What is being asked: Starting at the line that has "How far from the lens" and stopping after the line that has "4. the point at 219,602", format those records as a two-column CSV with the header record_text,answer. Give one row per record, putting its text and its answer each in a single quoted field with every line break replaced by a space.

Given records:
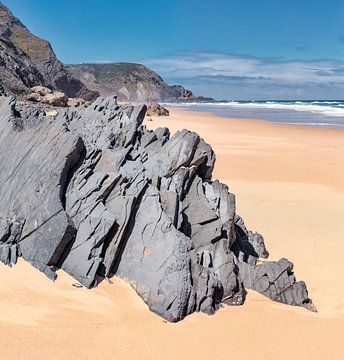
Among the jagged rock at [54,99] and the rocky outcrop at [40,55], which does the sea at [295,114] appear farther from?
the jagged rock at [54,99]

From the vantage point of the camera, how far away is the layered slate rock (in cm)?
745

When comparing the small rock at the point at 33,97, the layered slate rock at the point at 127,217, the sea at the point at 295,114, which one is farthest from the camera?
the sea at the point at 295,114

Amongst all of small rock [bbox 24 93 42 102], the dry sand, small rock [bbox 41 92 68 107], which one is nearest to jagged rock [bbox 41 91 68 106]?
small rock [bbox 41 92 68 107]

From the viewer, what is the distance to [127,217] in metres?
7.91

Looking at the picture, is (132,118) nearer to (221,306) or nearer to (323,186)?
(221,306)

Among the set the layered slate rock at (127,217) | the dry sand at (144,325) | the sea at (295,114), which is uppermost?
the sea at (295,114)

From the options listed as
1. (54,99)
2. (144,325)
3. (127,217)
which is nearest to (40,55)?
(54,99)

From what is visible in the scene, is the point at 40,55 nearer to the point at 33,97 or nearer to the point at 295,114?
the point at 33,97

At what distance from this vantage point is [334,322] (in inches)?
314

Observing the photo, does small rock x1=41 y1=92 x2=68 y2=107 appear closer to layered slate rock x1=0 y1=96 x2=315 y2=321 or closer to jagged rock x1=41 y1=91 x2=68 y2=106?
jagged rock x1=41 y1=91 x2=68 y2=106

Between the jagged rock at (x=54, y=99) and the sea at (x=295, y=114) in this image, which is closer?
the jagged rock at (x=54, y=99)

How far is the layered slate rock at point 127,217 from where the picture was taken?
745cm

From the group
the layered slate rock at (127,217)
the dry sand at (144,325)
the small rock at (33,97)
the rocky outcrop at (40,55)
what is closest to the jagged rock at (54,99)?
the small rock at (33,97)

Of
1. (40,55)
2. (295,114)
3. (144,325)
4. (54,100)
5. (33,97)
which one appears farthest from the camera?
(40,55)
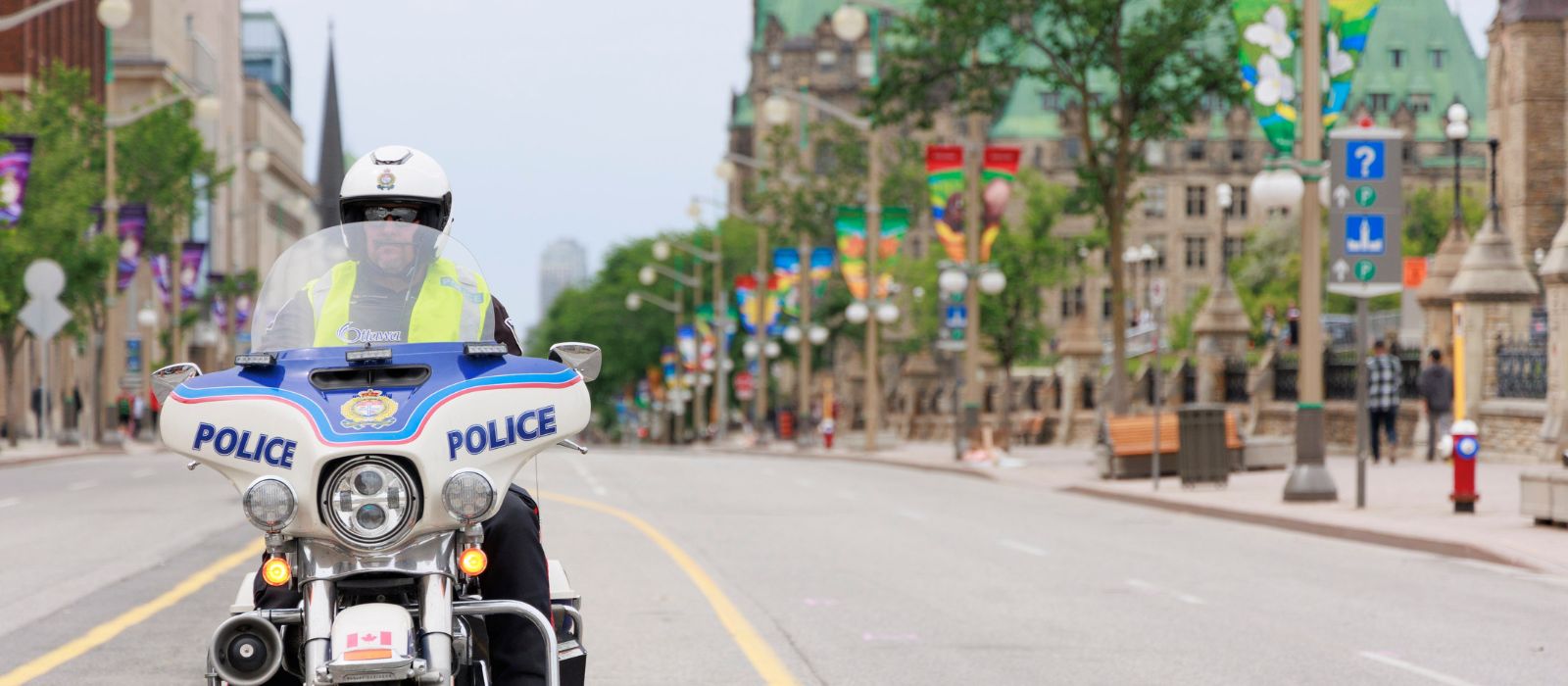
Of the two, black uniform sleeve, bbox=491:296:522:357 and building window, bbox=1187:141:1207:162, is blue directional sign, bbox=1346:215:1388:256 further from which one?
building window, bbox=1187:141:1207:162

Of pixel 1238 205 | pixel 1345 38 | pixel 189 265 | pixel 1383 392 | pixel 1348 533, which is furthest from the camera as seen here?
pixel 1238 205

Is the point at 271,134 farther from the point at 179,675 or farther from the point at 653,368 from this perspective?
the point at 179,675

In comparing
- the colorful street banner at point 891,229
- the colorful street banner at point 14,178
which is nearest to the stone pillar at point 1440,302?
the colorful street banner at point 891,229

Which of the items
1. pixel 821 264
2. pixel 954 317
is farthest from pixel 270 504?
pixel 821 264

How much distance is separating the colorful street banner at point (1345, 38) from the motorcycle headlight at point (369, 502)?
2125 cm

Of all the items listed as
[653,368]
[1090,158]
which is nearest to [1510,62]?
[653,368]

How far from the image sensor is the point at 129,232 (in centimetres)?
5700

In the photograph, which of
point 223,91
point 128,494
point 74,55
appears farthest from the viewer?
point 223,91

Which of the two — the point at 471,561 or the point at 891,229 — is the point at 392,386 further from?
the point at 891,229

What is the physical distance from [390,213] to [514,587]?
1.26 m

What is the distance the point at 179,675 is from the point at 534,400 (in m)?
4.53

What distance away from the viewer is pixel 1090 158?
38938 mm

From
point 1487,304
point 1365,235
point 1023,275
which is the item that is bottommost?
point 1487,304

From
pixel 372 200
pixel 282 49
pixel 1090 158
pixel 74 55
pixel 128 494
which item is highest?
pixel 282 49
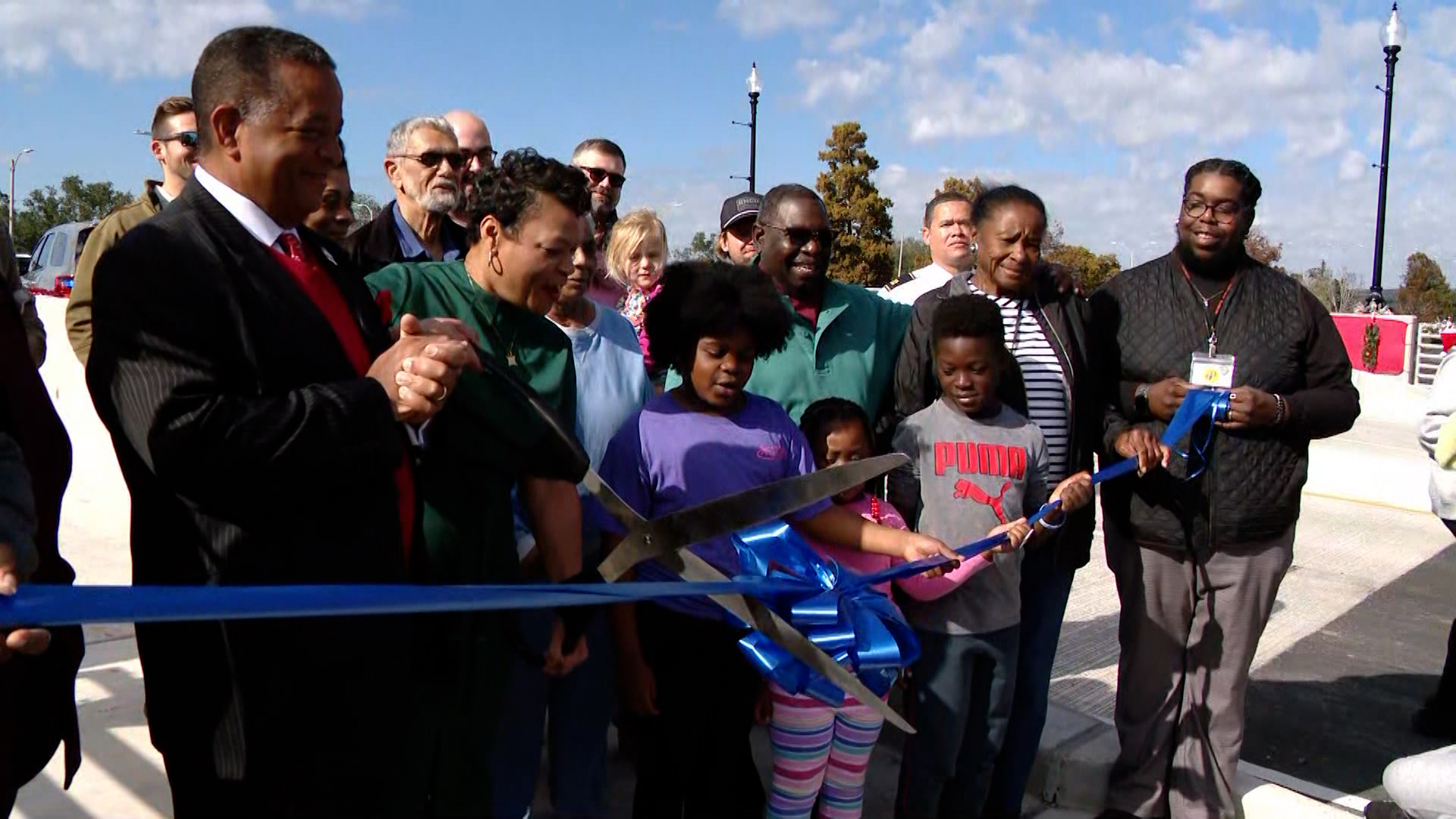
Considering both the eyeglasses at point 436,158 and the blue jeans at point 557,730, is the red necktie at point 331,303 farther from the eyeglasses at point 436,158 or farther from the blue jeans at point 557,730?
the eyeglasses at point 436,158

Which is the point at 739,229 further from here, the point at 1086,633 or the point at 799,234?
the point at 1086,633

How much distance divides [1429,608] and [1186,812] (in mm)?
4400

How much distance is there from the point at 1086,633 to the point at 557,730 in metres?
4.02

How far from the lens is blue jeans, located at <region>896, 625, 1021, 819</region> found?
3.39 m

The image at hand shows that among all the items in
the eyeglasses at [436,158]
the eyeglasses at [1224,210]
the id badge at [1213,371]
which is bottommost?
the id badge at [1213,371]

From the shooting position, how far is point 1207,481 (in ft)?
12.0

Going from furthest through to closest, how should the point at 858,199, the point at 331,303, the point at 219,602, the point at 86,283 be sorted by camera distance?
1. the point at 858,199
2. the point at 86,283
3. the point at 331,303
4. the point at 219,602

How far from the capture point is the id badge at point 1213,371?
3.63 m

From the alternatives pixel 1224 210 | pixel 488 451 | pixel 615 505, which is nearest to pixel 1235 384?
pixel 1224 210

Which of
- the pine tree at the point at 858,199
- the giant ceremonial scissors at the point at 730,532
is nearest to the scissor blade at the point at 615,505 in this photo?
Result: the giant ceremonial scissors at the point at 730,532

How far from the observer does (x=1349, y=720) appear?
512 cm

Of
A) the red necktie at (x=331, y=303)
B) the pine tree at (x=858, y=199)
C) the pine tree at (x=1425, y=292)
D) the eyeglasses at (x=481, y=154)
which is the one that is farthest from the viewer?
the pine tree at (x=1425, y=292)

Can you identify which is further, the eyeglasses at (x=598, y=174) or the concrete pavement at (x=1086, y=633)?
the eyeglasses at (x=598, y=174)

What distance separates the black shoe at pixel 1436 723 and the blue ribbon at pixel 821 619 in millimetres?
3470
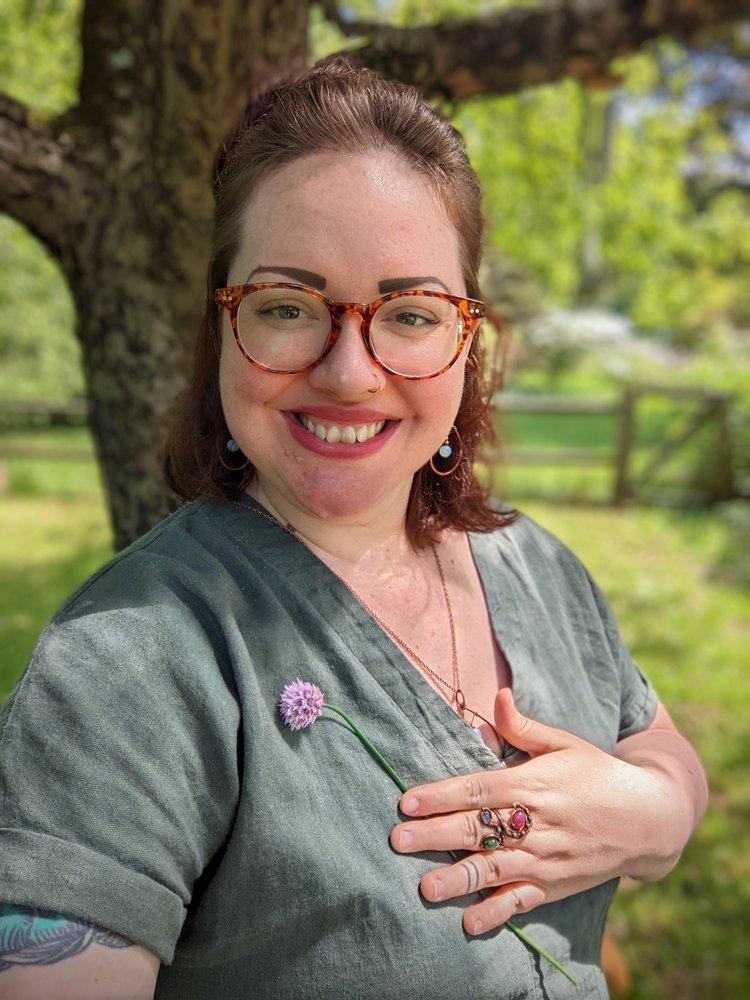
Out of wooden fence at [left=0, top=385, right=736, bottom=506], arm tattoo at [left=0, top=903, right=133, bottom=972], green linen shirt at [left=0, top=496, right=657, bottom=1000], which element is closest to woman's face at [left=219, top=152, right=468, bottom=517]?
green linen shirt at [left=0, top=496, right=657, bottom=1000]

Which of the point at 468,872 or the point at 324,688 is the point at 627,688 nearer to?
the point at 468,872

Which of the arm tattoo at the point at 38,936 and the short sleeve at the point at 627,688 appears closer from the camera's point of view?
the arm tattoo at the point at 38,936

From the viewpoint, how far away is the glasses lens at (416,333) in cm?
139

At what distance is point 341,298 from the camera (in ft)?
4.45

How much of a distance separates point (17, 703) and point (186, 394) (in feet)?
2.54

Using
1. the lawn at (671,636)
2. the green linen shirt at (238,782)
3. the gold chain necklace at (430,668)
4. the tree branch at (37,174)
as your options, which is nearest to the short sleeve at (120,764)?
the green linen shirt at (238,782)

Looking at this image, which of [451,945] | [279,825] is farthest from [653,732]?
[279,825]

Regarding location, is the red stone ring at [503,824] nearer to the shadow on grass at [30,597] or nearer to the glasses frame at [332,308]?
the glasses frame at [332,308]

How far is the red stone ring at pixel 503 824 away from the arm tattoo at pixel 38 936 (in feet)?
1.96

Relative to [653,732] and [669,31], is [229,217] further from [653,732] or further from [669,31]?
[669,31]

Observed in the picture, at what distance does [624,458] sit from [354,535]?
26.2ft

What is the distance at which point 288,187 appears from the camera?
1369 mm

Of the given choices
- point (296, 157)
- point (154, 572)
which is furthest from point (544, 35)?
point (154, 572)

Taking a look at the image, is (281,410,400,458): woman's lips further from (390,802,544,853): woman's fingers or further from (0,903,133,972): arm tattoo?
(0,903,133,972): arm tattoo
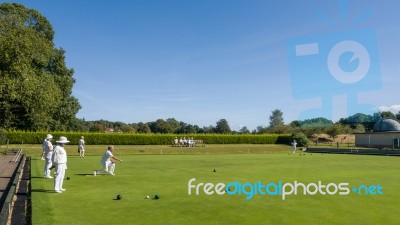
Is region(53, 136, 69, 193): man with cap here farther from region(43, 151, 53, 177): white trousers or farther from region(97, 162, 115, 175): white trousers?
region(97, 162, 115, 175): white trousers

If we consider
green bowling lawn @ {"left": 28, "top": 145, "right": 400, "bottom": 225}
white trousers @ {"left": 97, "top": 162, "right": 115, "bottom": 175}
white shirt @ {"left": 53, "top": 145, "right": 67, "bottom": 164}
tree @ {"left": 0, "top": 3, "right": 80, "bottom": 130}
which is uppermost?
tree @ {"left": 0, "top": 3, "right": 80, "bottom": 130}

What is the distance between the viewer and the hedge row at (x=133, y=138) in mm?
57219

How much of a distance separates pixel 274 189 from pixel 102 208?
6.46m

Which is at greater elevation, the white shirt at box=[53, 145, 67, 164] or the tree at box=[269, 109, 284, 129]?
the tree at box=[269, 109, 284, 129]

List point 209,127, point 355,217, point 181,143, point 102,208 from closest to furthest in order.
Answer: point 355,217
point 102,208
point 181,143
point 209,127

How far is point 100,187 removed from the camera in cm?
1406

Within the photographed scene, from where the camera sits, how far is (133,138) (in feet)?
220

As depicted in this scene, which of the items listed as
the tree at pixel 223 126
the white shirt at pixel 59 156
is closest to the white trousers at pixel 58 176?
the white shirt at pixel 59 156

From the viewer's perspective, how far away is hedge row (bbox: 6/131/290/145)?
5722 centimetres

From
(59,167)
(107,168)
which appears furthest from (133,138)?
(59,167)

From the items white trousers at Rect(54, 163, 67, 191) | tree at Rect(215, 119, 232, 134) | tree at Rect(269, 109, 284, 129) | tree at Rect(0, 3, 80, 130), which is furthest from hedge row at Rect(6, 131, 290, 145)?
tree at Rect(269, 109, 284, 129)

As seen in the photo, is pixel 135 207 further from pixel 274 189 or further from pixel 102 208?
pixel 274 189

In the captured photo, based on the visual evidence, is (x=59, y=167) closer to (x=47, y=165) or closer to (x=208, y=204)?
(x=47, y=165)

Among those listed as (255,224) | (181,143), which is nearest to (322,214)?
(255,224)
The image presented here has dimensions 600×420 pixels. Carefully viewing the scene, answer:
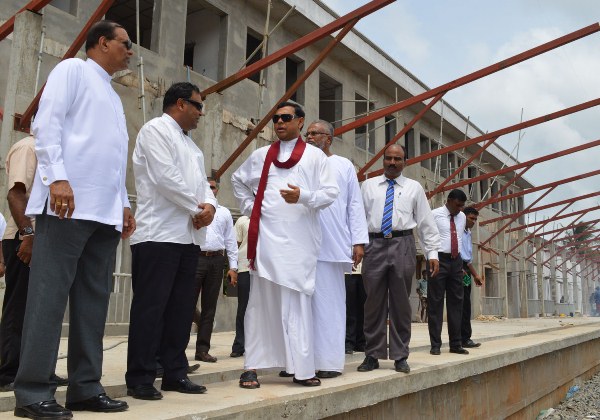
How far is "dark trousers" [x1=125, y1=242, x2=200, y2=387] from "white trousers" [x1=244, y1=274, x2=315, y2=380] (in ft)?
1.45

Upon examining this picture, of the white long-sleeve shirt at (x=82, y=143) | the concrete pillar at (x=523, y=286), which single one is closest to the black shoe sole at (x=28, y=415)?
the white long-sleeve shirt at (x=82, y=143)

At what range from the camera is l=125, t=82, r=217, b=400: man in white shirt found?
10.5ft

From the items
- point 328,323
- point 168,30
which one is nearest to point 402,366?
point 328,323

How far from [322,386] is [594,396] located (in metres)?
8.06

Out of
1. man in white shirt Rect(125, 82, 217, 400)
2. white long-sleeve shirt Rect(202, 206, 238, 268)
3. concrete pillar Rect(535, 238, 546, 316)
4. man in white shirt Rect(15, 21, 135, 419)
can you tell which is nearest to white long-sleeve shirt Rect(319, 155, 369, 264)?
man in white shirt Rect(125, 82, 217, 400)

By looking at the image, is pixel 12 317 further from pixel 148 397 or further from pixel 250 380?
pixel 250 380

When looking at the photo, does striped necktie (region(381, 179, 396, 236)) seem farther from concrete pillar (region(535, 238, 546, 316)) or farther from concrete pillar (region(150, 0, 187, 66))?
concrete pillar (region(535, 238, 546, 316))

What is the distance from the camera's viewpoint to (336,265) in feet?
14.0

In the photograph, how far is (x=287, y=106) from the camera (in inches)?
154

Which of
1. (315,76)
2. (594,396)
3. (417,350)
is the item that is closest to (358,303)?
(417,350)

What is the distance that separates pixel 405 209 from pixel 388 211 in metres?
0.18

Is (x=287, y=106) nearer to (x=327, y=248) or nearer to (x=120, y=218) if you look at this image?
(x=327, y=248)

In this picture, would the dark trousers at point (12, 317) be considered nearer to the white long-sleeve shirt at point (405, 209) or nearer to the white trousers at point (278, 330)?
the white trousers at point (278, 330)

Exercise solution:
record_text,answer
"How far from the lens is blue jeans, located at <region>896, 625, 1021, 819</region> found?","3.39 m"
"The image at hand shows that among all the items in the eyeglasses at [436,158] the eyeglasses at [1224,210] the id badge at [1213,371] which is bottommost?","the id badge at [1213,371]"
"From the shooting position, how far is point 1207,481 (in ft)?","12.0"
"Going from furthest through to closest, how should the point at 858,199, the point at 331,303, the point at 219,602, the point at 86,283 be sorted by camera distance?","1. the point at 858,199 2. the point at 86,283 3. the point at 331,303 4. the point at 219,602"